The world can be a very bad place. Or, to attribute culpability where culpability is due, the people in the world can be. From scales too large to comprehend, to those so tiny they’re able to pierce the most vulnerable reaches of the heart, there is callousness, violence and deprivation; there are failures of humanity.

To some extent, we all suffer these and we all perpetrate them. (The failures in particular seem almost as human a trait as could be, the inevitable companion of free will.) At times, the world feels awash in offences to justice both appallingly overt and insidious.

While “bad” seems undeniably to exist, “good” remains ambiguous and “doing good” a concept filled with uncertainty.

If you’ve made it this far without running the other way, or turning to a less taxing topic, it might be because you have hope: hope for a better world, hope for better conditions, a belief in humanity. It’s hope, after all, that allows us to live in this world, to work for change, to trust again where trust has been broken. It’s easy to lose hope and even easier to dismiss it. There’s a line of thinking strung through Western culture that equates a kind of loss of hope with maturity: “If you are not a socialist at 20, you have no heart; if you are still a socialist at 40, you have no head.” To be an idealist is to be naive.

But I would argue that to have hope in the face of setbacks, disappointments, recurring difficulties and heartbreaking loss is not only courageous but a smart thing to strive for. Having hope, in this context, means living with the possibility of deep disillusionments that rattle you to the core. But something helpful can happen down at that core. A loss can sweep away confusing debris and leave moments of clarity about how to best give our time on Earth meaning.

I’m not talking about bury-your-head-in-the sand hope, a Pollyanna-ish glossing over. What I mean is the kind of hope that holds in the face of complicated truths: The ability to break down that false dichotomy of heart and head, and to live in the difficult place in between.
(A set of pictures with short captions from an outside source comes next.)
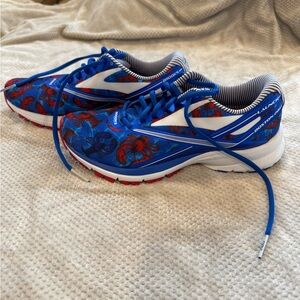 Brooks Women’s Blue Running Shoes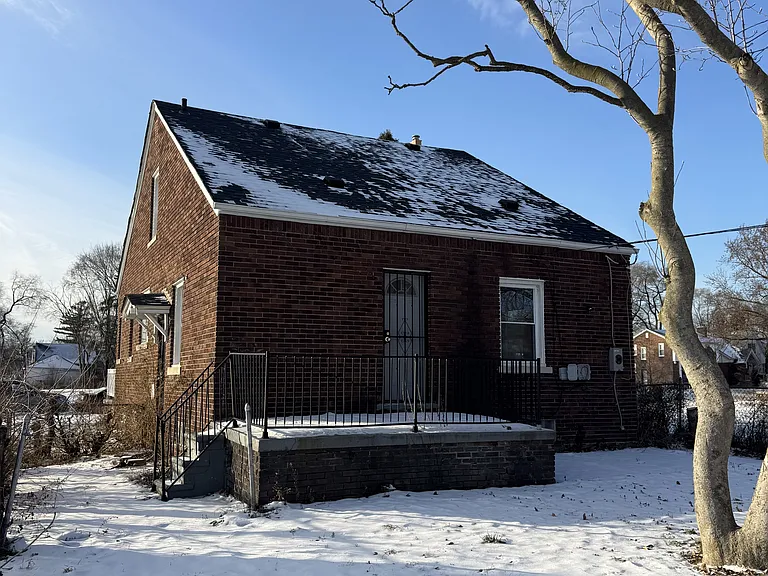 9400 Lakepointe St — Photo 12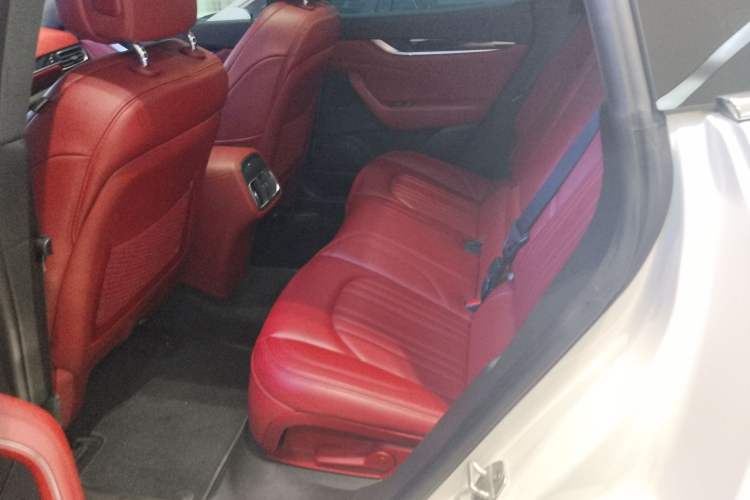 Used Maserati Levante 2022 2.0T GT Sharp Edition
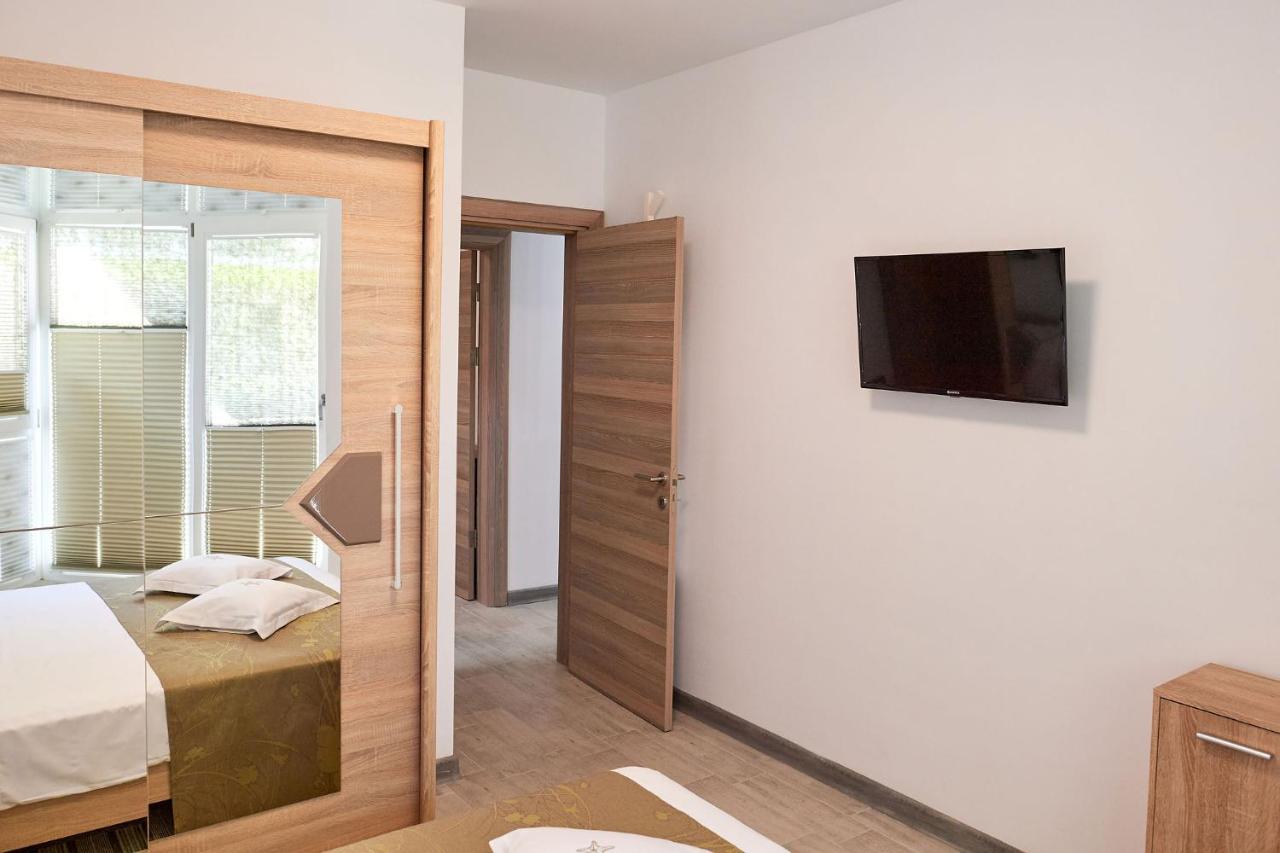 Crystal 26 Apartment - Spa Pool Beach Resort Năvodari Buitenkant foto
Hope is personal — it flickers and rises and dies within an individual — but it can have profound political consequences. (That’s part of why manipulating people’s sense of possibility is a tool of repression.)

Long-time feminist Judy Rebick has pointed out that when women began to organize against sexism in the ’70s they felt they could change the world. That hope, a sense of expansive possibility, was the foundation for second-wave struggles.

In a recent interview with NDP house leader Libby Davies, she spoke to me about hope in the face of big challenges. “I couldn’t survive if I didn’t believe that somewhere, somehow, we will approach revolutionary change,” she said.

In contrast, in her recent article in This Magazine, third-wave feminist Audra Williams wrote about young women’s pervasive “feminist insecurity” and her fear that third wavers have “post-moderned ourselves into paralysis.” Williams is articulating something key to younger women’s relationships to feminism — the difficulty of hope. It’s a result of things like the backlash; entering feminism at a time when gains were being rolled back; inheriting a movement and its troubles; and a lack of clarity about how to meet the next goals or how to truly achieve equality for all. A period of crucial internal critique within feminism has left younger women better equipped to break down than to build, better able to pull apart than to connect.

The idea that we can engage with communities large or small to make anything better can seem distant and unreal without the experience of change, of collective struggles and collectively held hope. It’s an irony that it is through such struggles that we can come to believe in the undeniability of good.

The world can only be better if we believe it can be, if we can picture what that better could look like — if we think about it, talk about it, invest in it, believe in it. It’s our best hope, and a worthy gamble.